If I'm looking for a Trial dog, I probably won't entertain those dogs from Hunt Test or Performance pedigrees. The number of straight up Field Trial litters each year is pretty small. I would be talking to the owners of competitive dogs to see what their breeding plans are for the year. If you wait until you see litter announcements you're probably too late for a top competition prospect.


----------



## gdgli (Aug 24, 2011)

Swampcollie said:


> If I'm looking for a Trial dog, I probably won't entertain those dogs from Hunt Test or Performance pedigrees. The number of straight up Field Trial litters each year is pretty small. I would be talking to the owners of competitive dogs to see what their breeding plans are for the year. If you wait until you see litter announcements you're probably too late for a top competition prospect.

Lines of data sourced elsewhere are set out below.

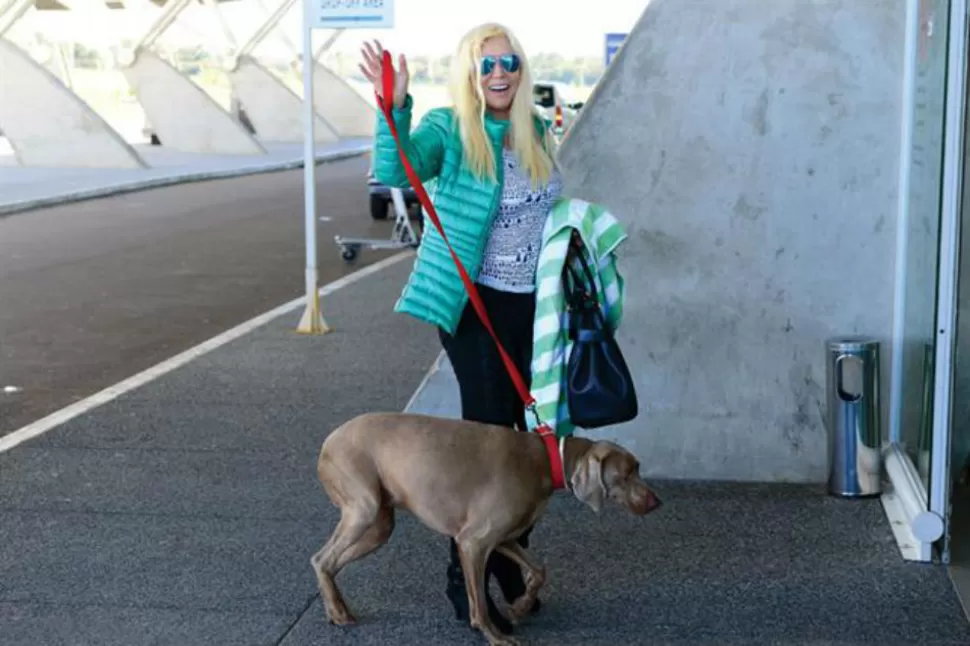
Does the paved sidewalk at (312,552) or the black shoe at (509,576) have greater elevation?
the black shoe at (509,576)

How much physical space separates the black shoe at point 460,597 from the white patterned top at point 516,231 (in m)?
0.95

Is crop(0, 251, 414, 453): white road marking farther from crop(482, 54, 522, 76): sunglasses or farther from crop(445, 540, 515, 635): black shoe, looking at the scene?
crop(482, 54, 522, 76): sunglasses

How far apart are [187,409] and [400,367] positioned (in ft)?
5.92

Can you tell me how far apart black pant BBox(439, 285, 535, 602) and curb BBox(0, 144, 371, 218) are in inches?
747

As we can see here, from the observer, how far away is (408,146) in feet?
15.8

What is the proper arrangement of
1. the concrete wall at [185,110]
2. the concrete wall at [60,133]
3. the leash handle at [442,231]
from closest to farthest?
the leash handle at [442,231] → the concrete wall at [60,133] → the concrete wall at [185,110]

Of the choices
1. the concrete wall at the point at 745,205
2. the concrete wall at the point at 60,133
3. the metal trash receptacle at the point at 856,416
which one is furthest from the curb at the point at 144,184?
the metal trash receptacle at the point at 856,416

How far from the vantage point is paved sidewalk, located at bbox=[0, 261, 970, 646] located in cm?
511

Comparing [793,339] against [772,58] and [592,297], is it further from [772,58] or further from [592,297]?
[592,297]

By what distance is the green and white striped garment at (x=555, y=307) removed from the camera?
16.5ft

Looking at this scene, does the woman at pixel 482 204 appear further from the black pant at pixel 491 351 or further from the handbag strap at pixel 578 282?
the handbag strap at pixel 578 282

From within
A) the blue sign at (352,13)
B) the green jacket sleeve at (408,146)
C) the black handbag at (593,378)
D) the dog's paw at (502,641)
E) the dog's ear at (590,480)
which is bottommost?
the dog's paw at (502,641)

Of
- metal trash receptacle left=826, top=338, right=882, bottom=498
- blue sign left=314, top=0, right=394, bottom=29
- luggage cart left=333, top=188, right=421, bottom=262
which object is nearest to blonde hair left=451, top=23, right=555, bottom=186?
metal trash receptacle left=826, top=338, right=882, bottom=498

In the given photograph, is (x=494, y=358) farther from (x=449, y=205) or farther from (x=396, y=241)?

I look for very specific qualities in a dog. At hunt tests I make notes on the Goldens I see. Same at trials. Because I am frequently shooting at trials, I also get to see the dogs' work up close. 

When speaking to a breeder I tell the breeder EXACTLY what I am looking for and I really do not want to compromise. The qualities that are a must: a bold dog, high energy, and I prefer smaller rather than bigger.


----------



## Alaska7133 (May 26, 2011)

Swampcollie said:


> If I'm looking for a Trial dog, I probably won't entertain those dogs from Hunt Test or Performance pedigrees. The number of straight up Field Trial litters each year is pretty small. I would be talking to the owners of competitive dogs to see what their breeding plans are for the year. If you wait until you see litter announcements you're probably too late for a top competition prospect.


I agree. I’m in Alaska, we have had a few decent trial litters over the years. But none when I was looking. So I will go anywhere for the right pup. My last pup was from a phone text from someone that knew I was looking. I looked at the pedigree right away, made a phone call, and mailed a check the same day.

I was looking for a trial pup because I figured I could do anything with one from a good trial breeding. And I wasn’t wrong.


----------



## MillionsofPeaches (Oct 30, 2012)

It is a bit easier once you're "in" but if you are an outsider looking for a trial pup its harder. Breeders with super litters don't always want to give a nice pedigreed pup to a newbie. I got lucky. I didn't know anything about anything and George knew me and told me about his litter. Little did I know what kind of lines I was getting....Now I have a much better idea about nice goldens that I want a pup from...


----------



## ArchersMom (May 22, 2013)

hollyk said:


> Too funny!!!


It's true! Anything under 1,000 miles is just a day trip


----------